§ Brief
Output the full listing word for word.

§ Records provided
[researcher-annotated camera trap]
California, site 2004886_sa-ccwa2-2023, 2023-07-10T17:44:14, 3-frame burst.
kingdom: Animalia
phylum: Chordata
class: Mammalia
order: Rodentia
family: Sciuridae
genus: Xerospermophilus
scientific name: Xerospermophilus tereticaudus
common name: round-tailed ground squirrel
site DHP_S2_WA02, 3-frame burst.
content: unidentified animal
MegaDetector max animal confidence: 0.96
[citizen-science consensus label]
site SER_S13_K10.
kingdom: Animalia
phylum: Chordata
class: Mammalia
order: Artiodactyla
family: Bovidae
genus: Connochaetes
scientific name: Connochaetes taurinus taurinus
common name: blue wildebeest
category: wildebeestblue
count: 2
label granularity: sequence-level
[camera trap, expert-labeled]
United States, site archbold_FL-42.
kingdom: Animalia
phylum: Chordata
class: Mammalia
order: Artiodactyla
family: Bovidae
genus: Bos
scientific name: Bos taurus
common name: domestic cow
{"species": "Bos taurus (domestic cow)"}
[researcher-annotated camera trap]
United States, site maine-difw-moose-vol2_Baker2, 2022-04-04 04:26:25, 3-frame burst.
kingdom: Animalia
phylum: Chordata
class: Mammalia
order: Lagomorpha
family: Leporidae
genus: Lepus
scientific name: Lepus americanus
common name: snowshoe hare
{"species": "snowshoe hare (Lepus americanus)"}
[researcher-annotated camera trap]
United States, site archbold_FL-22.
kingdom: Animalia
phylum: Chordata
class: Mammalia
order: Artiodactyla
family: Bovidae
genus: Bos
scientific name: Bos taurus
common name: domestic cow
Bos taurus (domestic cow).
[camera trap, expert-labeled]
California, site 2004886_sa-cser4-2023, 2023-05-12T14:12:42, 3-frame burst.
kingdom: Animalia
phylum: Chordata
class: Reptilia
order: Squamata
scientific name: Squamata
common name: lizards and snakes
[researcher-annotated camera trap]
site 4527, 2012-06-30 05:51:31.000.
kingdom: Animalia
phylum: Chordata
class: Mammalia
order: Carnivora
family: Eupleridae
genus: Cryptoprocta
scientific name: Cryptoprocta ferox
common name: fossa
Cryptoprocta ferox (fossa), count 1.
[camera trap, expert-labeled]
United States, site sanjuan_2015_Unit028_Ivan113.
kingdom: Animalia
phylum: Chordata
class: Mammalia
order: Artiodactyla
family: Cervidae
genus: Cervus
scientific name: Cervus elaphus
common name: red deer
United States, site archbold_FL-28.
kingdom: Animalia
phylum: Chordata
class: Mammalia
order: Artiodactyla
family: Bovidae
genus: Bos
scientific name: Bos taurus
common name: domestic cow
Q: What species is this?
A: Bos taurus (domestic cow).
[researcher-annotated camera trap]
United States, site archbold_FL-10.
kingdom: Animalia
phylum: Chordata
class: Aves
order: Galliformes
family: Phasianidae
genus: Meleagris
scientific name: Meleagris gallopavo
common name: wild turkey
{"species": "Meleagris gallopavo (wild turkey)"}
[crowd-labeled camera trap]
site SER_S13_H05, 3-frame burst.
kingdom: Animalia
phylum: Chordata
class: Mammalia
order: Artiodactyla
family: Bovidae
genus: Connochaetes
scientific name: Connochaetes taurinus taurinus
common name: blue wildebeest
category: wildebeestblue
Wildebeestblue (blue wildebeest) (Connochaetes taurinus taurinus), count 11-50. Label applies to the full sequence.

§ Task response
[researcher-annotated camera trap]
California, site 2004886_sa-ccwa2-2023, 2023-07-10T17:44:14, 3-frame burst.
kingdom: Animalia
phylum: Chordata
class: Mammalia
order: Rodentia
family: Sciuridae
genus: Xerospermophilus
scientific name: Xerospermophilus tereticaudus
common name: round-tailed ground squirrel
site DHP_S2_WA02, 3-frame burst.
content: unidentified animal
MegaDetector max animal confidence: 0.96
[citizen-science consensus label]
site SER_S13_K10.
kingdom: Animalia
phylum: Chordata
class: Mammalia
order: Artiodactyla
family: Bovidae
genus: Connochaetes
scientific name: Connochaetes taurinus taurinus
common name: blue wildebeest
category: wildebeestblue
count: 2
label granularity: sequence-level
[camera trap, expert-labeled]
United States, site archbold_FL-42.
kingdom: Animalia
phylum: Chordata
class: Mammalia
order: Artiodactyla
family: Bovidae
genus: Bos
scientific name: Bos taurus
common name: domestic cow
{"species": "Bos taurus (domestic cow)"}
[researcher-annotated camera trap]
United States, site maine-difw-moose-vol2_Baker2, 2022-04-04 04:26:25, 3-frame burst.
kingdom: Animalia
phylum: Chordata
class: Mammalia
order: Lagomorpha
family: Leporidae
genus: Lepus
scientific name: Lepus americanus
common name: snowshoe hare
{"species": "snowshoe hare (Lepus americanus)"}
[researcher-annotated camera trap]
United States, site archbold_FL-22.
kingdom: Animalia
phylum: Chordata
class: Mammalia
order: Artiodactyla
family: Bovidae
genus: Bos
scientific name: Bos taurus
common name: domestic cow
Bos taurus (domestic cow).
[camera trap, expert-labeled]
California, site 2004886_sa-cser4-2023, 2023-05-12T14:12:42, 3-frame burst.
kingdom: Animalia
phylum: Chordata
class: Reptilia
order: Squamata
scientific name: Squamata
common name: lizards and snakes
[researcher-annotated camera trap]
site 4527, 2012-06-30 05:51:31.000.
kingdom: Animalia
phylum: Chordata
class: Mammalia
order: Carnivora
family: Eupleridae
genus: Cryptoprocta
scientific name: Cryptoprocta ferox
common name: fossa
Cryptoprocta ferox (fossa), count 1.
[camera trap, expert-labeled]
United States, site sanjuan_2015_Unit028_Ivan113.
kingdom: Animalia
phylum: Chordata
class: Mammalia
order: Artiodactyla
family: Cervidae
genus: Cervus
scientific name: Cervus elaphus
common name: red deer
United States, site archbold_FL-28.
kingdom: Animalia
phylum: Chordata
class: Mammalia
order: Artiodactyla
family: Bovidae
genus: Bos
scientific name: Bos taurus
common name: domestic cow
Q: What species is this?
A: Bos taurus (domestic cow).
[researcher-annotated camera trap]
United States, site archbold_FL-10.
kingdom: Animalia
phylum: Chordata
class: Aves
order: Galliformes
family: Phasianidae
genus: Meleagris
scientific name: Meleagris gallopavo
common name: wild turkey
{"species": "Meleagris gallopavo (wild turkey)"}
[crowd-labeled camera trap]
site SER_S13_H05, 3-frame burst.
kingdom: Animalia
phylum: Chordata
class: Mammalia
order: Artiodactyla
family: Bovidae
genus: Connochaetes
scientific name: Connochaetes taurinus taurinus
common name: blue wildebeest
category: wildebeestblue
Wildebeestblue (blue wildebeest) (Connochaetes taurinus taurinus), count 11-50. Label applies to the full sequence.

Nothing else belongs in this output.